As things stand, Mr. Ndebugre said the best course of action was to himself resort to legal action.
“The solution for Mr. Domelevo is also to go to court and challenge the President’s right to order him to go on his accumulated leave.”
“What he is trying to do is that he is going to go on this 2020 leave, exhaust it and attempt to come back to office and he will be debarred. He will not be allowed to enter the office.”
The President’s directive was to take effect from July 1, 2020.
Mr. Domelevo had made use of nine out of his 132 annual leave days since assuming office in December 2016.
The Presidency said the directive was based on sections 20 (1) and 31 of the Labour Act, 2003 (651).
The first part of section 20 indicates that: “In any undertaking, every worker is entitled to not less than fifteen working days leave with full pay in any calendar year of continuous service.”

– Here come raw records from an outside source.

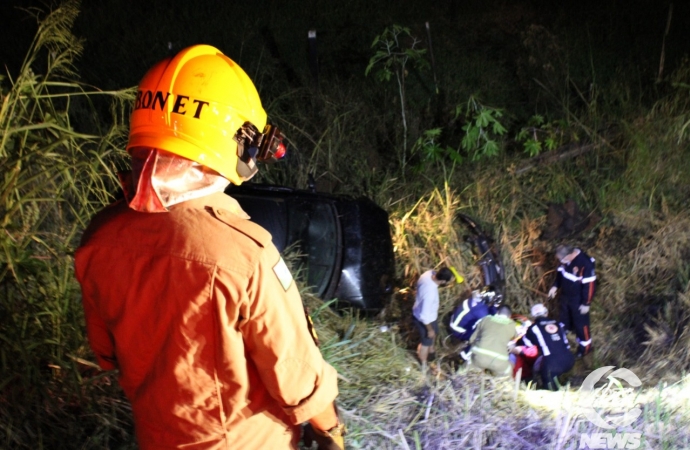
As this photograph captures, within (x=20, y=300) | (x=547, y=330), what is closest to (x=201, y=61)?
(x=20, y=300)

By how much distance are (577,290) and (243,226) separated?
4878 mm

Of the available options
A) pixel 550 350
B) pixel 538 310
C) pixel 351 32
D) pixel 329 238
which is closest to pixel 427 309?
pixel 329 238

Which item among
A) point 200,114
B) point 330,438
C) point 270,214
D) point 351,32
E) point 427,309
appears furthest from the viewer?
point 351,32

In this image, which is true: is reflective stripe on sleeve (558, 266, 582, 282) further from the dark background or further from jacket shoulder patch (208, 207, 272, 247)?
jacket shoulder patch (208, 207, 272, 247)

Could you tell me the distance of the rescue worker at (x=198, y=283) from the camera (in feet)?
4.02

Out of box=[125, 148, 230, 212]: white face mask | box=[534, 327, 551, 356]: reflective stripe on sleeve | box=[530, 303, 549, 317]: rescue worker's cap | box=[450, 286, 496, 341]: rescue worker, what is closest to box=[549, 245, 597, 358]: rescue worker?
box=[530, 303, 549, 317]: rescue worker's cap

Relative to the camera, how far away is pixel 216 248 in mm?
1202

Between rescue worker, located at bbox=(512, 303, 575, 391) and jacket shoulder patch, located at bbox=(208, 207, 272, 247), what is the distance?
14.3 feet

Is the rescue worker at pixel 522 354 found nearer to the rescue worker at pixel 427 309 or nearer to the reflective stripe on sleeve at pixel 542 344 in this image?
the reflective stripe on sleeve at pixel 542 344

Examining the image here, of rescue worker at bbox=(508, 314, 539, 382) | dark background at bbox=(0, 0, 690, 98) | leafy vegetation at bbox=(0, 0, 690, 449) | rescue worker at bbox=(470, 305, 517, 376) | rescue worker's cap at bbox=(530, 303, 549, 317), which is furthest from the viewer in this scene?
dark background at bbox=(0, 0, 690, 98)

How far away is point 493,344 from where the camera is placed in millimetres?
4547

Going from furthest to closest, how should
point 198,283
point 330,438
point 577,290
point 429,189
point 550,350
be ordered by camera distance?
1. point 429,189
2. point 577,290
3. point 550,350
4. point 330,438
5. point 198,283

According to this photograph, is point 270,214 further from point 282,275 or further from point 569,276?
point 569,276

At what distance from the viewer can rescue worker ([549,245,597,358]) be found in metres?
5.31
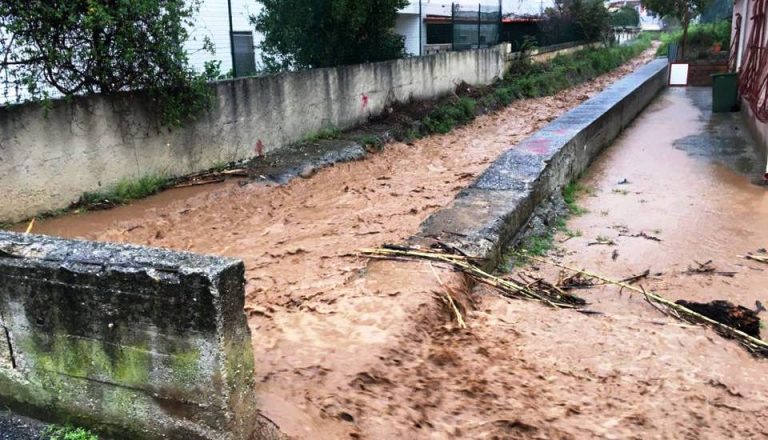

Section 31 says: “Any agreement to relinquish the entitlement to annual leave or to forgo such leave is void.”
It also cited as precedent, President John Atta Mills asking the then Auditor-General, Edward Dua Agyeman, to also proceed on his 264 days accumulated annual leave back in 2009.
Suspicions of bad faith
As part of the directive, Mr. Domelevo is to hand over his responsibilities to the Deputy Auditor-General, Johnson Akuamoah.
But he feels such a move would have “serious implications for the constitutional independence of the office of the Auditor-General.”
Mr. Domelevo said he had observed that his work was “embarrassing the government” based on the posturing of some ministers and correspondence he had had with the Chairman of the Audit Service Board who he noted works at the Office of the Senior Minister.
He also noted that several appointees of the President have not taken their annual leave since 2017.
“The directive, therefore, that I proceed on leave, oblivious of the other workers similarly circumstanced, gives the impression that the decision is not taken in good faith,” he added.
Meanwhile, the Office of the President has responded to Mr. Demelevo defending the directive.
The Office further extended Mr. Domelevo’s 123-day leave by 44 days.